Getting a concert hall built in Helsinki was an incredibly long-drawn-out process that lasted over 70 years and demanded a tremendous amount of work for the city’s culture folk. The idea of a congress and concert centre was first raised during the term of Robert Kajanus. It came up again under Schnéevoigt: Eino Suolahti, Chairman of the Music Committee, proposed that a concert hall be built in 1937, and a committee was in fact appointed to prepare the matter in 1938. A plot of land was even reserved for it. But the Building Planning Committee delayed its decision until a study had been made of similar projects in the other Nordic countries.
The project aborted. In 1946, the matter was again raised. This time, a division was set up to look into it, and this time, the Finnish Broadcasting Company (Yle) also got involved. But once again the project was shelved, being outdone by the plan for extending the Helsinki Trade Fair Hall.
In 1954, Helsingin Sanomat raised the topic again in one of its leaders. Again the City Council set up a concert hall committee, and this time it triggered yet a third ‘orchestra war’: the idea of combining the RSO and the HPO. The reason why the project fell through this time was that the orchestras did not wish to combine.
Spring 1961 saw the announcement of a town plan by Alvar Aalto for Helsinki city centre. This plan reserved the land along the shore of Töölö Bay for various cultural facilities.
In early 1962, Helsinki City Council proposed that a congress and concert centre be built. This time, it would also include premises for the Finnish National Opera. The Council proposed that it be built on the waterside plot designated in Aalto’s plan, but excluding the National Opera. After lengthy political wrangling, the motion was passed and the Finlandia Hall project was born.
The actual building of Finlandia Hall got off to an “excruciatingly slow start”, as Matti Vainio put it.
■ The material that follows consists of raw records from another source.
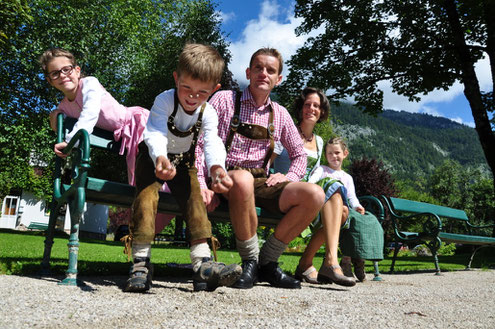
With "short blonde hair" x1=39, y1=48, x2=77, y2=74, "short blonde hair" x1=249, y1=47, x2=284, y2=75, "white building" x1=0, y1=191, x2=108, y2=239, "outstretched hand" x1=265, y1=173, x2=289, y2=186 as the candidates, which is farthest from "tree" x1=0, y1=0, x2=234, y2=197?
"white building" x1=0, y1=191, x2=108, y2=239

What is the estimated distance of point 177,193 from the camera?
A: 112 inches

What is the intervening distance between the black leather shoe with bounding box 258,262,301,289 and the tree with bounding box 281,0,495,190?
1196cm

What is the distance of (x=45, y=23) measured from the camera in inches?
648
The construction project was surrounded by considerable political bickering and many attempts were made to prevent the hall from being built. One thorny issue was whether the hall was to be used first and foremost for congresses or for concerts.
Despite the discordant atmosphere, the hall was finally finished, though not until a new decade, the 1970s, had dawned. To mark the official opening, a composition competition was held. The inauguration of Finlandia Hall was celebrated with a symphony concert on 2nd December 1971 and a pop concert on 5th December 1971. At last, the Helsinki Philharmonic Orchestra had the use of a concert hall of its own.